Na minha visão, a culpa não é de ninguém além da intolerância, da resistência ao novo, da ignorância por escolha — tanto de brasileiros quanto de portugueses — e da irresponsabilidade de todos na disseminação de informações sobre imigração, seja para imigrantes ou sobre os imigrantes que aqui vivem. Por isso, celebro canais como o Diário de Notícias Brasil, que hoje integra este artigo, como uma frente de combate contra a desinformação.
Sem apontar dedos, este texto serve como um alerta: sonhe, mas pondere. Imigre, mas prepare-se. Chore, mas levante-se. Sofra, mas não se feche ao país que escolheu viver. Informe-se, questione, estude — e, ainda assim, não será suficiente.

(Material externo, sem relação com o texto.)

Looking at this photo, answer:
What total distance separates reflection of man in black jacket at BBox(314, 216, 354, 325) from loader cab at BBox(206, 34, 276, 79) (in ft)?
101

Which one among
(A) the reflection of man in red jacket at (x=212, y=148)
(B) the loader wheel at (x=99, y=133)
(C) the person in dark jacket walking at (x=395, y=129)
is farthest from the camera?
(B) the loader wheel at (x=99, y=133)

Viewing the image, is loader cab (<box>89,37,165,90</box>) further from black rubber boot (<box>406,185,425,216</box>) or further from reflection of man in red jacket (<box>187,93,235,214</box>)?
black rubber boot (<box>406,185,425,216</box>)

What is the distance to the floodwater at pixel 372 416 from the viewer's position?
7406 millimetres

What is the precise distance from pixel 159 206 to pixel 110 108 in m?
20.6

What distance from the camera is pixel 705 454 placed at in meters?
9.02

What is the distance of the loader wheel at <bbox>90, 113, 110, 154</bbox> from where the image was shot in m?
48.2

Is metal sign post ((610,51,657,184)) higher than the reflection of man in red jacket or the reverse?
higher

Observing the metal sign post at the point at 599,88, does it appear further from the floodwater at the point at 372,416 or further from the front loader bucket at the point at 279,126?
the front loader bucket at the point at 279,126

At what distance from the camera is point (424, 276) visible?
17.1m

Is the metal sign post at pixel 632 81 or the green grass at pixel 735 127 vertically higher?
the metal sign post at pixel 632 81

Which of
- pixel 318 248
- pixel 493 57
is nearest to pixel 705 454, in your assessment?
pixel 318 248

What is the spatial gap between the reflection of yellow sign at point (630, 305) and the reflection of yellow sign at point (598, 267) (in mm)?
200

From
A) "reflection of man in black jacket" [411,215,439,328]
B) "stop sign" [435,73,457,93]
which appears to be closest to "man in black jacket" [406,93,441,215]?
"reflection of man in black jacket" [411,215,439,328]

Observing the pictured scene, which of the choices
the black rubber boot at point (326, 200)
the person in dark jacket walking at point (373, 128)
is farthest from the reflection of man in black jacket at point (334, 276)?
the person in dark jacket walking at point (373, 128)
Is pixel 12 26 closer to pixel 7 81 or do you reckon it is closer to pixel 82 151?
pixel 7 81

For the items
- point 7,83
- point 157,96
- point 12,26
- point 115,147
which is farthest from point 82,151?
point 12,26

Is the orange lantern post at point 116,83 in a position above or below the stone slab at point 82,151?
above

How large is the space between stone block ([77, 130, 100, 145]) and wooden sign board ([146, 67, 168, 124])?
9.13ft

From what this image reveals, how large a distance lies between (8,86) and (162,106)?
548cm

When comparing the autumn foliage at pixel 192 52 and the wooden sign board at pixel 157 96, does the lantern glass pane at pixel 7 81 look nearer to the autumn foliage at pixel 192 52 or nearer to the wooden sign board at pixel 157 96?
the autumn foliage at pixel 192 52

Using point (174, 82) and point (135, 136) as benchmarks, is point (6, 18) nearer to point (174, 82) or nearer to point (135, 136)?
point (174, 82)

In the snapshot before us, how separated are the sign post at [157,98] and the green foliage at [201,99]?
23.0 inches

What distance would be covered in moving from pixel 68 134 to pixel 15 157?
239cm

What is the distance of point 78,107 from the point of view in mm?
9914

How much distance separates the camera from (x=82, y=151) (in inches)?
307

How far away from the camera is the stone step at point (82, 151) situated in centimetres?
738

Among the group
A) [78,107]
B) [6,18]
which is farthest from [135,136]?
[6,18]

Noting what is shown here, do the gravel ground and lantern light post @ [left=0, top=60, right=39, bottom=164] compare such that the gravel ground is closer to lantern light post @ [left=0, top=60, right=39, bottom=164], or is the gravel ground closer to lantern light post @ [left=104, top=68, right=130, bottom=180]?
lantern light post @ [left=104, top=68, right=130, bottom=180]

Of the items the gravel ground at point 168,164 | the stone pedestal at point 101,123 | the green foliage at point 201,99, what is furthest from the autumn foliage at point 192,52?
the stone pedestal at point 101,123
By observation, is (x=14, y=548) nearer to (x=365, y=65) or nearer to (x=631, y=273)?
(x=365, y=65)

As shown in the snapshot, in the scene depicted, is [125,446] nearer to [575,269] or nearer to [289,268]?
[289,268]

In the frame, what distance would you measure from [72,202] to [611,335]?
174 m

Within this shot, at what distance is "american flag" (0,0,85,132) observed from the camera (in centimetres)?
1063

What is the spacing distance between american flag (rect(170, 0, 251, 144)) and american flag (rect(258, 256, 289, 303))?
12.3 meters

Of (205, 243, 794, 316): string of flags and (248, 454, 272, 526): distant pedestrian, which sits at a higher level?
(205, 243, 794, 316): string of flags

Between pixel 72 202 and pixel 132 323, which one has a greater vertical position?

Mas venha, mesmo com medo, pois há aqui uma comunidade, de ambas as nacionalidades, ansiosa por sua contribuição a esta nova e dinâmica realidade que Portugal oferece a todos que legalmente aqui estão.
*Luisa Cunha é advogada e imigrante brasileira radicada em Portugal há três anos. Coordenadora do Projeto "Duetos" e membro da equipa do FIBE, é pesquisadora nas áreas de direitos humanos, cooperação internacional e gestão de ONGs.